Fulci’nin zombi güzellemesinde kovalarca kan akmaz belki ama, kendisi görsel algımızla öyle bir oynar ki, film bittikten sonra mezbahada bir buçuk saat geçirdiğimize inanırız. Atmosfer ve gerilim yaratmadaki başarısı ve detaylı makyaj işçiliği de, filmin tuzu biberidir adeta! (Fatih Yürür)
Bad Taste (1987)
Biz her ne kadar da Bad Taste’i “seyri zor” listesine almış olsak da, Peter Jackson’ın kurbanlarının beynini kaşıklamaktan keyif alan Derek tiplemesi, sizlere bunun tam tersini söyleyecektir. Diğer taraftan çilekli dondurma meraklılarının aşermesini sağlayacak kadar da iştah açıcı bir özelliğe sahiptir bu güzide korku-komedi kırması!
Peter Jackson’un hafta sonu toplaşkalarında, arkadaş çevresi ile birlikte dört senede kotardığı ve yapımcılığını doğrudan ailesinin üstlendiği Bad Taste, listede yer aran diğer filmler gibi sizleri gerim gerim germekten uzak olsa da; abur cubur tıkınırken izlemenin pek de olumlu sonuçlar doğurmayacağı bir örnek. Niteliksiz bilgi maiyetinde, Jackson’un bir nevi mide bulantısı atölyesi kurarak “kusmuk yapımı” konusunda annesinden yardım aldığını da belirtmek lazım tabi. Evil Dead’in final sahnesindeki sarı mercimek üzerine fışkıran yarım yağlı inek sütünü görünce midesi ekşiyenler, Bad Taste’den sonra uzunca bir süre meyveli yoğurt yemeye de ara vermiş olabilirler.
Zaman içerisinde, kaşık kaşık mideye indirdiği insan beyni çorbasına rağmen, Jackson’ın “eğlenceli kabilde gore” açlığı devam edecek ve bu açlığını Braindead ile giderirken, bizlere de yediğimiz Frigoları kusturmaktan çekinmeyecektir. Kendisinin erken döneminde, karakterlerine koyduğu kurallar ise oldukça kesindir : düşmanından kaçıp taşa takılacak kadar avanak olanlar, kafalarının patlamasını ve belli başlı uzuvlarının kopmasını çoktan hak etmiş fanilerdir!

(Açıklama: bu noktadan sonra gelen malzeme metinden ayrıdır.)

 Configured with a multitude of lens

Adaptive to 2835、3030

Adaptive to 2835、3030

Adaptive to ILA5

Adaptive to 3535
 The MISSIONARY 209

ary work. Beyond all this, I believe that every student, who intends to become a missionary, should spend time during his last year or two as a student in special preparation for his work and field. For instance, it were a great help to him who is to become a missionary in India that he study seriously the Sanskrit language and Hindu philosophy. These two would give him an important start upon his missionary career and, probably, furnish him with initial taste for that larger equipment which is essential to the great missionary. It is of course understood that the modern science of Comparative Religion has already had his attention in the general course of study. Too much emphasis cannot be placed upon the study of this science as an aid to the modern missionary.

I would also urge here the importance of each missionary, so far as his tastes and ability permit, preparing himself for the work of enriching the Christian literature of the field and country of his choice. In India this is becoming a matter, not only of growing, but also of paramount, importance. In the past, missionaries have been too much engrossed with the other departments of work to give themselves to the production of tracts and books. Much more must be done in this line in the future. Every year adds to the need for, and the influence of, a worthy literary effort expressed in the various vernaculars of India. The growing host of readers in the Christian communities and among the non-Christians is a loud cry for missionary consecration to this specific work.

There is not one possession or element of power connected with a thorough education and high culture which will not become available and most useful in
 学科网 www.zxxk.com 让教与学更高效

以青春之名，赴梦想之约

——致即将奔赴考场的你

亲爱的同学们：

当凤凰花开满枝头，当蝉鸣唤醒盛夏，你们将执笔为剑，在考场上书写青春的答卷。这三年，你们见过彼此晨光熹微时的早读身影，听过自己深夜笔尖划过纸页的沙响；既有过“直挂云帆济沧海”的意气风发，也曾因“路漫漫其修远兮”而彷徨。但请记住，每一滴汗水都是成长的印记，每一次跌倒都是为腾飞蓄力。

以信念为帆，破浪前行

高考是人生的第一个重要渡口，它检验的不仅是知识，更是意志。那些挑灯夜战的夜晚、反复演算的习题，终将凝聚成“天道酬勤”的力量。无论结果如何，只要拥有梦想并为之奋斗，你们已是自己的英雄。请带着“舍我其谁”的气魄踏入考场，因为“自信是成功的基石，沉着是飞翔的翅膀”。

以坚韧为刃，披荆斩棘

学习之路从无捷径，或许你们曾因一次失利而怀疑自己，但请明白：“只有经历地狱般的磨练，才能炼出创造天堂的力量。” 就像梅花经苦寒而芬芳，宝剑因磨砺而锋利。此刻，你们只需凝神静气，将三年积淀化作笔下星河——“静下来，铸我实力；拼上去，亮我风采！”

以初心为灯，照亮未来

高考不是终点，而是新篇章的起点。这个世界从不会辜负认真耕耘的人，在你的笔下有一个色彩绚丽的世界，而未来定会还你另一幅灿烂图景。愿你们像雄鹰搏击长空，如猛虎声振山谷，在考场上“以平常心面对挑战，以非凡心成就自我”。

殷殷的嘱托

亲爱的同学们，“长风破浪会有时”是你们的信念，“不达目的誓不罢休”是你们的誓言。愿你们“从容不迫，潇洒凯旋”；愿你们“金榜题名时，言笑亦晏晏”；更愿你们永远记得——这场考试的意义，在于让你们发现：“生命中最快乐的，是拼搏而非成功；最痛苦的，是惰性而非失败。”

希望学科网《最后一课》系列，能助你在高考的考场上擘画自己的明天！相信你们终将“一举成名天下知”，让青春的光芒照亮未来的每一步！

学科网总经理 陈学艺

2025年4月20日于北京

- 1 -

Bu zamana kadar can yakıcı bir kusmuk resitaline maruz kalmasak da, filmi izlerken odanın yakın bir köşesinde orta ebatta bir leğen bulundurmak gerekebilir… Ne olur ne olmaz… (Fatih Yürür)

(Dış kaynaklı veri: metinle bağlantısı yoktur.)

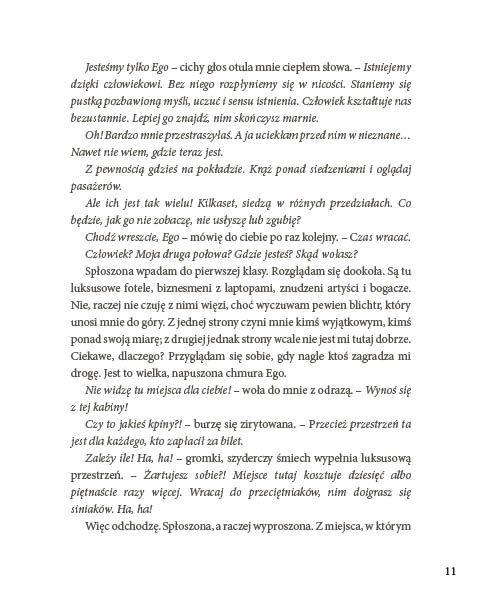 Jesteśmy tylko Ego – cichy głos otula mnie ciepłem słowa. – Istniejemy dzięki człowiekowi. Bez niego rozpłyniemy się w nicości. Staniemy się pustką pozbawioną myśli, uczuć i sensu istnienia. Człowiek kształtuje nas bezustannie. Lepiej go znajdź, nim skończysz marnie.

Oh! Bardzo mnie przestraszyłaś. A ja uciekłam przed nim w nieznane… Nawet nie wiem, gdzie teraz jest.

Z pewnością gdzieś na pokładzie. Krąż ponad siedzeniami i oglądaj pasażerów.

Ale ich jest tak wielu! Kilkaset, siedzą w różnych przedziałach. Co będzie, jak go nie zobaczę, nie usłyszę lub zgubię?

Chodź wreszcie, Ego – mówię do ciebie po raz kolejny. – Czas wracać.

Człowiek? Moja druga połowa? Gdzie jesteś? Skąd wołasz?

Spłoszona wpadam do pierwszej klasy. Rozglądam się dookoła. Są tu luksusowe fotele, biznesmeni z laptopami, znudzeni artyści i bogacze. Nie, raczej nie czuję z nimi więzi, choć wyczuwam pewien blichtr, który unosi mnie do góry. Z jednej strony czyni mnie kimś wyjątkowym, kimś ponad swoją miarę; z drugiej jednak strony wcale nie jest mi tutaj dobrze. Ciekawe, dlaczego? Przyglądam się sobie, gdy nagle ktoś zagradza mi drogę. Jest to wielka, napuszona chmura Ego.

Nie widzę tu miejsca dla ciebie! – woła do mnie z odrazą. – Wynoś się z tej kabiny!

Czy to jakieś kpiny?! – burzę się zirytowana. – Przecież przestrzeń ta jest dla każdego, kto zapłacił za bilet.

Zależy ile! Ha, ha! – gromki, szyderczy śmiech wypełnia luksusową przestrzeń. – Żartujesz sobie?! Miejsce tutaj kosztuje dziesięć albo piętnaście razy więcej. Wracaj do przeciętniaków, nim doigrasz się siniaków. Ha, ha!

Więc odchodzę. Spłoszona, a raczej wyproszona. Z miejsca, w którym

11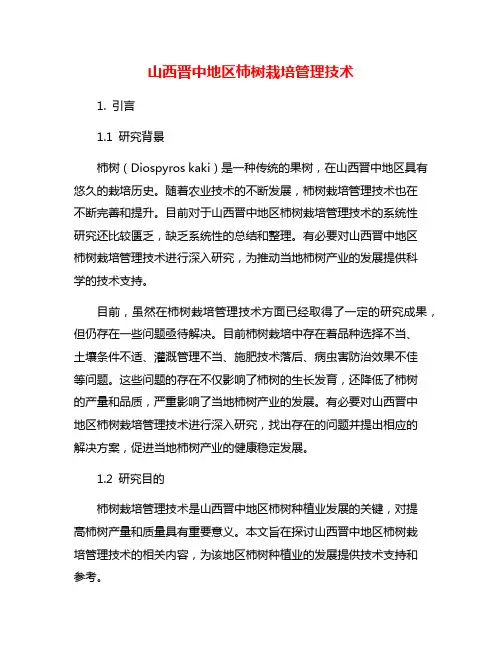 山西晋中地区柿树栽培管理技术

1. 引言

1.1 研究背景

柿树（Diospyros kaki）是一种传统的果树，在山西晋中地区具有悠久的栽培历史。随着农业技术的不断发展，柿树栽培管理技术也在不断完善和提升。目前对于山西晋中地区柿树栽培管理技术的系统性研究还比较匮乏，缺乏系统性的总结和整理。有必要对山西晋中地区柿树栽培管理技术进行深入研究，为推动当地柿树产业的发展提供科学的技术支持。

目前，虽然在柿树栽培管理技术方面已经取得了一定的研究成果，但仍存在一些问题亟待解决。目前柿树栽培中存在着品种选择不当、土壤条件不适、灌溉管理不当、施肥技术落后、病虫害防治效果不佳等问题。这些问题的存在不仅影响了柿树的生长发育，还降低了柿树的产量和品质，严重影响了当地柿树产业的发展。有必要对山西晋中地区柿树栽培管理技术进行深入研究，找出存在的问题并提出相应的解决方案，促进当地柿树产业的健康稳定发展。

1.2 研究目的

柿树栽培管理技术是山西晋中地区柿树种植业发展的关键，对提高柿树产量和质量具有重要意义。本文旨在探讨山西晋中地区柿树栽培管理技术的相关内容，为该地区柿树种植业的发展提供技术支持和参考。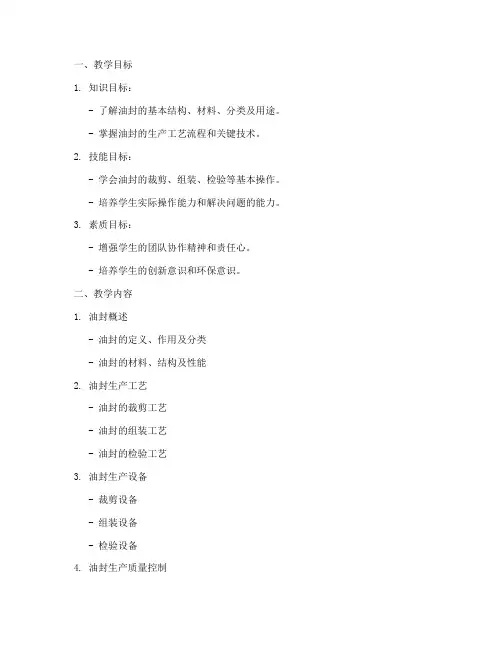 一、教学目标

1. 知识目标：

- 了解油封的基本结构、材料、分类及用途。

- 掌握油封的生产工艺流程和关键技术。

2. 技能目标：

- 学会油封的裁剪、组装、检验等基本操作。

- 培养学生实际操作能力和解决问题的能力。

3. 素质目标：

- 增强学生的团队协作精神和责任心。

- 培养学生的创新意识和环保意识。

二、教学内容

1. 油封概述

- 油封的定义、作用及分类

- 油封的材料、结构及性能

2. 油封生产工艺

- 油封的裁剪工艺

- 油封的组装工艺

- 油封的检验工艺

3. 油封生产设备

- 裁剪设备

- 组装设备

- 检验设备

4. 油封生产质量控制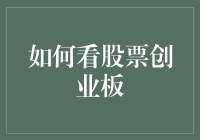 如何看股票创业板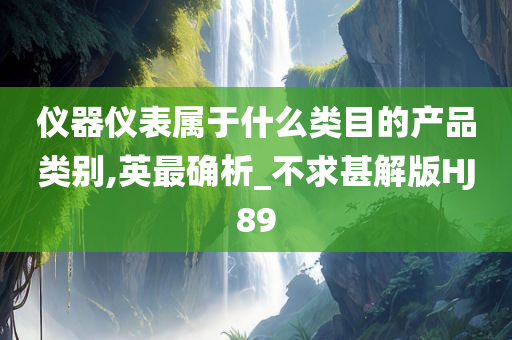 仪器仪表属于什么类目的产品类别,英最确析_不求甚解版HJ89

cannibal holocaust o kadar da seyretmesi zor degil. evil dead ise listede bulunmamali.
Evil Dead seyredilmesi o kadar da zor bir film değil bence. Fulci’nin zombi filmlerini bir türlü sevemedim, giallo-slasher kırması filmlerini daha başarılı buluyorum. Invitation Only konusuyla ilgimi çekti, biraz My Little Eye filmini andırıyor, bir yerden bulup izlemeliyim. Buradaki filmlerden Cannibal Holocaust gerçekten de hazmı zor bir film. Hayvanların film ekibi tarafından öldürüldüğünü duyunca bayağı bir beddua etmişimdir yönetmene ve film ekibine.

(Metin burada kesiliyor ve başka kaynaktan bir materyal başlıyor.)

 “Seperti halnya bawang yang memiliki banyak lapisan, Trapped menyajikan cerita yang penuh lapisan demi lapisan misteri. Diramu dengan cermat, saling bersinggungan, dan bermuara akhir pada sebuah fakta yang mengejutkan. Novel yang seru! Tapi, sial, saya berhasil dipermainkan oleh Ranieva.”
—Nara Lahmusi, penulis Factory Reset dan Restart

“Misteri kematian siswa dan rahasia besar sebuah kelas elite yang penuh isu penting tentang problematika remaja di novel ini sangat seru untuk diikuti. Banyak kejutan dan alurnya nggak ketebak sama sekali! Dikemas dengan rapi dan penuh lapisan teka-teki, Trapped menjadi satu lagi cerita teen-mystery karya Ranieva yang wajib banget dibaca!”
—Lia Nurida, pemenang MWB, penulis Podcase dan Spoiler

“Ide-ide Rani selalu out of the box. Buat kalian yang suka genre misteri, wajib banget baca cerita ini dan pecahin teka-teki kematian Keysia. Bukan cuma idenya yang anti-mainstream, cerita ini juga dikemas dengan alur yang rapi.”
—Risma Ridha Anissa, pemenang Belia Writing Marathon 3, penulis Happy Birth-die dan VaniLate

Güzel bir site hazırlamışsınız, tebrikler.
Hepsi iyi seçimler. Klasik ve kült filmler olarak bu tarz listelere adları her zaman yakışır. Benim aklıma da Fransız yeni dalgasından “İçerde” filmi geliyor. İzlemesi gerçekten zor ve filmi çok sevdiğimden çevremdekilere tavsiye ederken hep ikilemde kalırım iyi mi bir şey yapıyorum yoksa kötü mü diye :)
hepsi çok iyi seçilmiş ancak arkadaşlar kendi aralarında seçilen filmlere seyretmesi o kadar da zor değil yorumu getiriyorlar. yahu size göre zor olmayabilir kişi burada seçim yapmış bize açıklamış. bu izlenilmesi zor gerçekliğini değiştirir mi değiştirmez. size göre kolay olabilir. evil dead ise listede yer alması iyi olmuş.
Joe d,amatodan buıo omega adlı filmde gayet izleneilmesi zor filmdir.
A Serbian Film kafadan girmeli bu listeye.